Begin DATASET ENTRIES
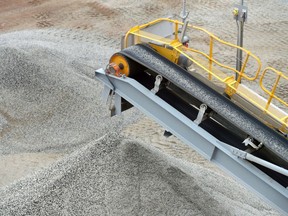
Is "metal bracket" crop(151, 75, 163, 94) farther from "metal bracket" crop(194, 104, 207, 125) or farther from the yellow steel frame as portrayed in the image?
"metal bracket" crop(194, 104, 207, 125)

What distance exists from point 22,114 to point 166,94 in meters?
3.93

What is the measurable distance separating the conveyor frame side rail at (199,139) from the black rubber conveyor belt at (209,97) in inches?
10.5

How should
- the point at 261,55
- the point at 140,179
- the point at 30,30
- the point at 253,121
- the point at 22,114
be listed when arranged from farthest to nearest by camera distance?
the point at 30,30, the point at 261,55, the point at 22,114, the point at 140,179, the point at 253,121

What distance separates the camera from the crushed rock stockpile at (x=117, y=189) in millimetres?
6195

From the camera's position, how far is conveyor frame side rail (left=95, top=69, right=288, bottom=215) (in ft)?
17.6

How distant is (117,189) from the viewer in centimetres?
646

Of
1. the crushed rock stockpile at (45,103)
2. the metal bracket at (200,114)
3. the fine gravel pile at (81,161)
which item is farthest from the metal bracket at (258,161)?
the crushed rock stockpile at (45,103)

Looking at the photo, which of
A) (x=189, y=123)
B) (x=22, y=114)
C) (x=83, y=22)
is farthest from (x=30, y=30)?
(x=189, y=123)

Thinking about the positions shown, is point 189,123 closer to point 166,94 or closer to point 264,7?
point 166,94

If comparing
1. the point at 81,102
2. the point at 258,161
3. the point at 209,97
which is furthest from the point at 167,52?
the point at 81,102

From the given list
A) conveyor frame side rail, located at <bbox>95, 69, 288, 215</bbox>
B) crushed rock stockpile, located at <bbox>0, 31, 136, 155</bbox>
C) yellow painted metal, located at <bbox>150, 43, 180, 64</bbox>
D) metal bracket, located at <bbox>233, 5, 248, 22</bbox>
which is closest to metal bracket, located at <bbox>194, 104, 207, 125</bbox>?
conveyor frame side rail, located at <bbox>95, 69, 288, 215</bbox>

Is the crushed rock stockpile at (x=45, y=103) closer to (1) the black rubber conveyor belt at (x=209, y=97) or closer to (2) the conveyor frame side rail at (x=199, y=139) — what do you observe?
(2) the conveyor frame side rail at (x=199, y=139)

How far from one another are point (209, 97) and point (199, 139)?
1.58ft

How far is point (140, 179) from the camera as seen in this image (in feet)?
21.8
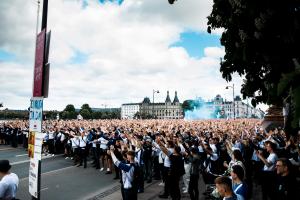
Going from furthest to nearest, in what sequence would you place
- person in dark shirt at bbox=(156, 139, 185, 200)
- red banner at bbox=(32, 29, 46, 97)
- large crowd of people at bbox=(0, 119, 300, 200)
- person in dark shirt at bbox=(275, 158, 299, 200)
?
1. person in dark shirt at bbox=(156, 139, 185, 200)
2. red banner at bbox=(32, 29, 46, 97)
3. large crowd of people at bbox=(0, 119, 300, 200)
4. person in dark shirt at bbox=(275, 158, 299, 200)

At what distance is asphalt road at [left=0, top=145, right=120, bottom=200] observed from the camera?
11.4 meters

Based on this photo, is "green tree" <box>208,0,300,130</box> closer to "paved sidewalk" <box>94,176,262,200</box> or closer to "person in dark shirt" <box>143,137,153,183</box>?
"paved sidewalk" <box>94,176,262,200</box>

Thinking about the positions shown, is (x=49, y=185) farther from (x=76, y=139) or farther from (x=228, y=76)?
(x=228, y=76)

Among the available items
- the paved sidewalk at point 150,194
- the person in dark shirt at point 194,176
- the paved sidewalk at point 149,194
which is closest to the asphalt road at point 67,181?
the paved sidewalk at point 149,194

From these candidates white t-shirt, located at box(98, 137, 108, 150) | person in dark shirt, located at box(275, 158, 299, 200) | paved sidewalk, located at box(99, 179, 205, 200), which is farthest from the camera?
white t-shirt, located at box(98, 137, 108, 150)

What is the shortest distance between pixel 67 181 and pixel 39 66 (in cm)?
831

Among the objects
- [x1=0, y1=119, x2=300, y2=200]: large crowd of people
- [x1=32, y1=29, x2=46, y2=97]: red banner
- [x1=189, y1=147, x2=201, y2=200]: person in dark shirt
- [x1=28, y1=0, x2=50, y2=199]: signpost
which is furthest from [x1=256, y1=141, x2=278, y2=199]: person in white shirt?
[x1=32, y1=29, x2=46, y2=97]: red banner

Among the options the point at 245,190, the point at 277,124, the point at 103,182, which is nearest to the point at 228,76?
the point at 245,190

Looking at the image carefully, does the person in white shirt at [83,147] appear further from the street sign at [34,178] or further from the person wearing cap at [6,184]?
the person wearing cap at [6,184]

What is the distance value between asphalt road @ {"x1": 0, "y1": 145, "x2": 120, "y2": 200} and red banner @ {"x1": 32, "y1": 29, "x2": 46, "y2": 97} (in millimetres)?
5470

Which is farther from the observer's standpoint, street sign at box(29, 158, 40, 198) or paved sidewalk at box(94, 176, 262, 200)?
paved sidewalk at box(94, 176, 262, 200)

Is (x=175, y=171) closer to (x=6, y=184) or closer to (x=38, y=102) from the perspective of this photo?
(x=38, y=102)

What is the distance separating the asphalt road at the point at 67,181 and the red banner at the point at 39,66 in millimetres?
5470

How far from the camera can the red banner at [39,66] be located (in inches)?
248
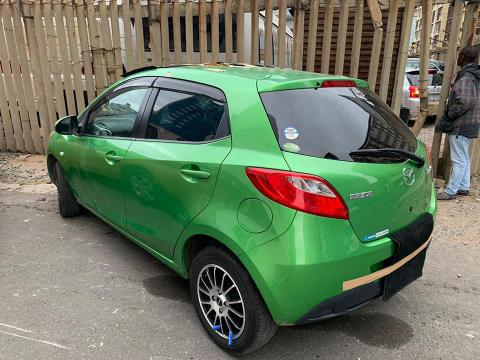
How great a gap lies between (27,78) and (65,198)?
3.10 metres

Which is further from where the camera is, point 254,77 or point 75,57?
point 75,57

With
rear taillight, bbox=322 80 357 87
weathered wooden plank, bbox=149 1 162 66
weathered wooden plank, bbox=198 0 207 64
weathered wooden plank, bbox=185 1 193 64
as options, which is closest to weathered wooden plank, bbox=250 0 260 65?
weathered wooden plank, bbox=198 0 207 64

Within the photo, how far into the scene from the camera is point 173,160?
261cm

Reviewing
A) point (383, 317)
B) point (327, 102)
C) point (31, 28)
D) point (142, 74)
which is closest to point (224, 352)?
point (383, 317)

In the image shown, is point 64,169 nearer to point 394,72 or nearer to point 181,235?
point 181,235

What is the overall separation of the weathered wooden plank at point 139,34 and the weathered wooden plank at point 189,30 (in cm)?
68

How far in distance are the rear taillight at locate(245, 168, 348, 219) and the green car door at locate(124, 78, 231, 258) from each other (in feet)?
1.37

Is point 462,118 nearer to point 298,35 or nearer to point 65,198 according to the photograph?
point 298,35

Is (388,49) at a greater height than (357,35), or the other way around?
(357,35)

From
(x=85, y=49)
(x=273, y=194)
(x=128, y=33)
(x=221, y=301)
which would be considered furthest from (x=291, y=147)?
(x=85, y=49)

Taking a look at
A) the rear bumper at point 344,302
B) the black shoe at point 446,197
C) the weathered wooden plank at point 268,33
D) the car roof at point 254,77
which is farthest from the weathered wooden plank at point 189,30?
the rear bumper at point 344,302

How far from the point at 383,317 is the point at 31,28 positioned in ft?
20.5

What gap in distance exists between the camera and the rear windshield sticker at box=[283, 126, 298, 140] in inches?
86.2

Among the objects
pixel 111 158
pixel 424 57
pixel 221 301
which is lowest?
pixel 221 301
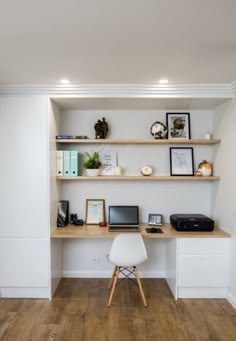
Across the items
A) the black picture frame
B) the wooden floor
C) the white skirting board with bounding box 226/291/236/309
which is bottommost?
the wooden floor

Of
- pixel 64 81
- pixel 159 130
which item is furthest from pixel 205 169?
End DATASET ENTRIES
Begin DATASET ENTRIES
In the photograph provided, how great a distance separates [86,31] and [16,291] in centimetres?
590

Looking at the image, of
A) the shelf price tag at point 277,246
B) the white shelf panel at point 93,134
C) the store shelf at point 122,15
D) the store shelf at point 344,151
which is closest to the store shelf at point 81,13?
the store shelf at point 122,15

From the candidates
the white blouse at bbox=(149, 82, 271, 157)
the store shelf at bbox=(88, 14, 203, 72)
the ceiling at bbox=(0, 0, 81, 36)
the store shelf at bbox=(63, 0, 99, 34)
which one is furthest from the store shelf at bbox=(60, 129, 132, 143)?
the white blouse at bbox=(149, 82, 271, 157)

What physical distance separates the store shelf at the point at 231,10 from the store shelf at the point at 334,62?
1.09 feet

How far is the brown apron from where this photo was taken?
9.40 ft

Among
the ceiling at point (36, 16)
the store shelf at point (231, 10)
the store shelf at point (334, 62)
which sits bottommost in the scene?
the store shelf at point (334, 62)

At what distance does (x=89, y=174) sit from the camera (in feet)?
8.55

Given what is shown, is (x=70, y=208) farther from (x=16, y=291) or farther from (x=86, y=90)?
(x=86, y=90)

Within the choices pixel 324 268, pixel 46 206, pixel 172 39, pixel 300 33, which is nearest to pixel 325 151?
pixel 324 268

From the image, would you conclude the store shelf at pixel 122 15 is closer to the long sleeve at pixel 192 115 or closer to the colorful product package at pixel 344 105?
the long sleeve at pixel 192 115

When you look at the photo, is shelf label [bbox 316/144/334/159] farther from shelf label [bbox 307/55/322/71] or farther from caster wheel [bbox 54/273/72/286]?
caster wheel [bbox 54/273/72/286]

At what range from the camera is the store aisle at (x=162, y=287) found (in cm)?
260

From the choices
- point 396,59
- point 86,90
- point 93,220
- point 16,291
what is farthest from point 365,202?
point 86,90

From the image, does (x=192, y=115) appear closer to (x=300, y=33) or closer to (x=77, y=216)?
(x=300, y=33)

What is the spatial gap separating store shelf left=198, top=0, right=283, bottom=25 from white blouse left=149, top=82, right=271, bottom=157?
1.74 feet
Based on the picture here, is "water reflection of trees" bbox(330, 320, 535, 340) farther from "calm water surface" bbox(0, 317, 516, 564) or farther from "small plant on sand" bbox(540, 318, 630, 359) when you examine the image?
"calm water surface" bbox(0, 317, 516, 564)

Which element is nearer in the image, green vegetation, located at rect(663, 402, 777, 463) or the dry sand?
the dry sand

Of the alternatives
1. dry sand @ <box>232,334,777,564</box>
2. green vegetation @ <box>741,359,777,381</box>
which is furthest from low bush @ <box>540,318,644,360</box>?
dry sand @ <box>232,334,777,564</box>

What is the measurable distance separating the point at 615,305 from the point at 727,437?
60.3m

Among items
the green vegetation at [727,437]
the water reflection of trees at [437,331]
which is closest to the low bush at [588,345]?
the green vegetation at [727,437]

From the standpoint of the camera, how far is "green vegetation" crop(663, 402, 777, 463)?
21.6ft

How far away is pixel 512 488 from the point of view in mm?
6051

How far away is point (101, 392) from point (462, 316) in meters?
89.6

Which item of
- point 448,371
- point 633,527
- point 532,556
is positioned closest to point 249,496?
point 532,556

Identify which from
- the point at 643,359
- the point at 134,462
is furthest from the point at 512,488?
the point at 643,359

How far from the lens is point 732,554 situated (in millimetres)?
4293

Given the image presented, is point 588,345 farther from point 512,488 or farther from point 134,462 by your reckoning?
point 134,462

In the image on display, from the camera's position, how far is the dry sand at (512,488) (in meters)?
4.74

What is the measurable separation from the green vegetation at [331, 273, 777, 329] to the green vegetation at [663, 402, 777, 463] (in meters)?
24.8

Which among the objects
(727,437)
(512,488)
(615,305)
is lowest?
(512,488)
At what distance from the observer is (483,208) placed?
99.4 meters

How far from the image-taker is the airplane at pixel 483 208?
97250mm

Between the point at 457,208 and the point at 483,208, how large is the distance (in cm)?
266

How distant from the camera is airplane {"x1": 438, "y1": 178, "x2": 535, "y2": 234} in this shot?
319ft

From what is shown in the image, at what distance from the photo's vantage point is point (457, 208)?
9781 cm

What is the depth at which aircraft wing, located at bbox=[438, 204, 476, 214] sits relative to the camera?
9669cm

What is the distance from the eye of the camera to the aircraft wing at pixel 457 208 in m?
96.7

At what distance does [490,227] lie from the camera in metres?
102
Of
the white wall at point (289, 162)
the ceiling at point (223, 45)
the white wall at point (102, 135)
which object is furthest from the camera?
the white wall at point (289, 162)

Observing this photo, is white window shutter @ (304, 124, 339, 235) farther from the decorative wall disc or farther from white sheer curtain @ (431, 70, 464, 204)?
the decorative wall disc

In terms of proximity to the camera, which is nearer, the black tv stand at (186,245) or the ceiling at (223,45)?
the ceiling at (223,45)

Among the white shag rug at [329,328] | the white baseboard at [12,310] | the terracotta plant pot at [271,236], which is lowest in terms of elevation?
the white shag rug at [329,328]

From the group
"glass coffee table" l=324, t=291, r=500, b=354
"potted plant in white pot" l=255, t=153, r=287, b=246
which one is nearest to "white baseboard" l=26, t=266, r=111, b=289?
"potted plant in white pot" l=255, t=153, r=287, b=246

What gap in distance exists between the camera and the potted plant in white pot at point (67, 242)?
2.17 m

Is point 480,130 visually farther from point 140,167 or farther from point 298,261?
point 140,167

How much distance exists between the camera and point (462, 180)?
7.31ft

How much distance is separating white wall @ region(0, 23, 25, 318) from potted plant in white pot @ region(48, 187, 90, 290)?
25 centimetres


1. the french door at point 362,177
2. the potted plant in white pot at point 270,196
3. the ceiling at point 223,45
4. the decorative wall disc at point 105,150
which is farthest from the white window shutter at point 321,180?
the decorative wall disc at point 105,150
End DATASET ENTRIES
Begin DATASET ENTRIES
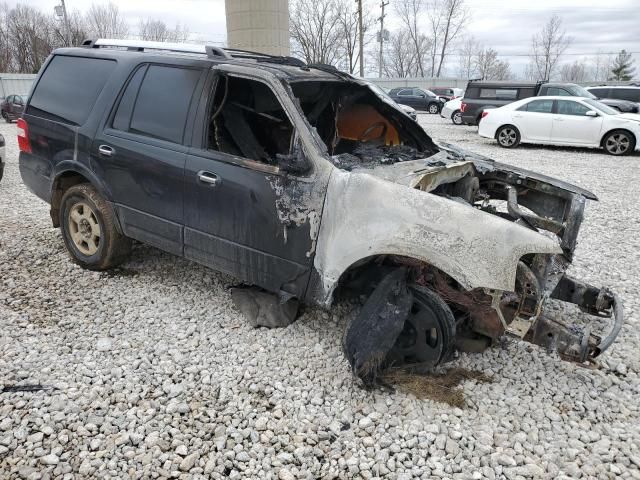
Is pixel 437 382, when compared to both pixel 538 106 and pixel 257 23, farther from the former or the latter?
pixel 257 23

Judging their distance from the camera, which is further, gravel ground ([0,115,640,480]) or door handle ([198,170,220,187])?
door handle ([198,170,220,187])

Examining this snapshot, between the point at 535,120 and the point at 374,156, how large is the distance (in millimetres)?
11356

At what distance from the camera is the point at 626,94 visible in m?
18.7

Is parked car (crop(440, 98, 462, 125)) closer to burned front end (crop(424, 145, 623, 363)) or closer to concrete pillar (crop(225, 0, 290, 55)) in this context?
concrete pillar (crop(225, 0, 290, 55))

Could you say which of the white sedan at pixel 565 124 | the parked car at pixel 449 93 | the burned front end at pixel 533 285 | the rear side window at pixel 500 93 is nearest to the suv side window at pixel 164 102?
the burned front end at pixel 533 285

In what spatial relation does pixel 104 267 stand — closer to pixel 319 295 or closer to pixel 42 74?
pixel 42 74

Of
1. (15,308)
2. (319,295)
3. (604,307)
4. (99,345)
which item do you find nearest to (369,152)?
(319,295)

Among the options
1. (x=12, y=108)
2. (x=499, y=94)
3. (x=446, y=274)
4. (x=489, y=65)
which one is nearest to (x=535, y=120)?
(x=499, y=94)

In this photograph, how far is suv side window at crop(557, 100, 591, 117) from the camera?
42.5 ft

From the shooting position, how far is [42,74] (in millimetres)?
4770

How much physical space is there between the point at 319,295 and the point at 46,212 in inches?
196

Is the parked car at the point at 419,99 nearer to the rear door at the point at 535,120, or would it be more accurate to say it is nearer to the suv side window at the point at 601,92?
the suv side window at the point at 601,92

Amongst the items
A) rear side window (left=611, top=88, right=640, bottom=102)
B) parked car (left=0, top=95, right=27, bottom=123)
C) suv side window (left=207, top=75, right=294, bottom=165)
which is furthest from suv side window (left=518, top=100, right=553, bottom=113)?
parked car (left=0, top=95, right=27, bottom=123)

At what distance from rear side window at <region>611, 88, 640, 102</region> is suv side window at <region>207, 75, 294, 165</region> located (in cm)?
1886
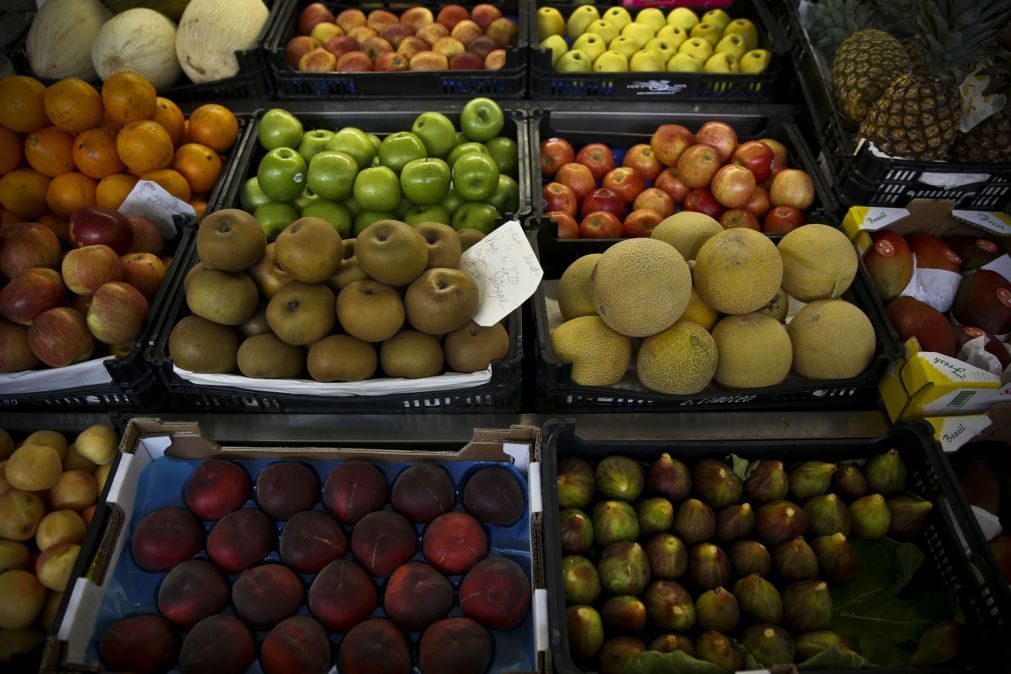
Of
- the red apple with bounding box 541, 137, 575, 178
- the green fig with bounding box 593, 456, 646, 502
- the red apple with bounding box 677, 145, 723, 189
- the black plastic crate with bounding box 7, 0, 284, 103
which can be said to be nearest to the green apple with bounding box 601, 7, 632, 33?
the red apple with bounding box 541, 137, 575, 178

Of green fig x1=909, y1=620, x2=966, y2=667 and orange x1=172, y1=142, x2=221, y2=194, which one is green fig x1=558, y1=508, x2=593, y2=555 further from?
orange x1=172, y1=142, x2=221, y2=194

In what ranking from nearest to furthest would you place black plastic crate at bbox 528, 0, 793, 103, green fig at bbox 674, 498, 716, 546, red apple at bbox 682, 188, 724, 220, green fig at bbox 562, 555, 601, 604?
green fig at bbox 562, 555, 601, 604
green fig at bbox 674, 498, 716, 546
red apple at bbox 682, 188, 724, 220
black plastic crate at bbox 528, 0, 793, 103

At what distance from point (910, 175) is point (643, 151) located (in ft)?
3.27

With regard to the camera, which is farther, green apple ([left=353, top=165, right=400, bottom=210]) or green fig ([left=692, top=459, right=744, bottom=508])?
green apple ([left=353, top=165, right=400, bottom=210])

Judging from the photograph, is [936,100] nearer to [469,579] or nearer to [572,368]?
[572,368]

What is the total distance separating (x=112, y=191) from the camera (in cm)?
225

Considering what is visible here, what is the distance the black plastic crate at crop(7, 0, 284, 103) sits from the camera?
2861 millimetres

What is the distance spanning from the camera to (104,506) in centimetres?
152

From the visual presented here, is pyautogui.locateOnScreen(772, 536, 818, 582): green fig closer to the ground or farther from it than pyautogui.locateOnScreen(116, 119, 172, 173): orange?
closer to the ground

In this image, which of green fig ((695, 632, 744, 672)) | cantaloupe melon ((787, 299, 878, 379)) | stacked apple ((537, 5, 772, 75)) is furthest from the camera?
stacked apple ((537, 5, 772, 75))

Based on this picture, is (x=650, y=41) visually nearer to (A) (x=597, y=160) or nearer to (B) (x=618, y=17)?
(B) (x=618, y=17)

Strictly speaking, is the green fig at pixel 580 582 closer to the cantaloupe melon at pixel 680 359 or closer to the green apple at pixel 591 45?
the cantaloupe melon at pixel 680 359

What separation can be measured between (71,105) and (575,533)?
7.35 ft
End DATASET ENTRIES
### WRITTEN TASK
Revise the material from the line containing "What gap in distance exists between the camera and the potted" through the line containing "25 centimetres", inclusive, replacing "potted plant" with "houseplant" and leaving all else unchanged.

### RESPONSE TO THE TASK
What gap in distance exists between the camera and the houseplant in white pot at point (67, 242)?
2.17 m

Is point 480,130 visually farther from point 140,167 or farther from point 298,261?
point 140,167

How much distance exists between the camera and point (462, 180)?
7.31ft

How much distance is separating white wall @ region(0, 23, 25, 318) from houseplant in white pot @ region(48, 187, 90, 290)?
25 centimetres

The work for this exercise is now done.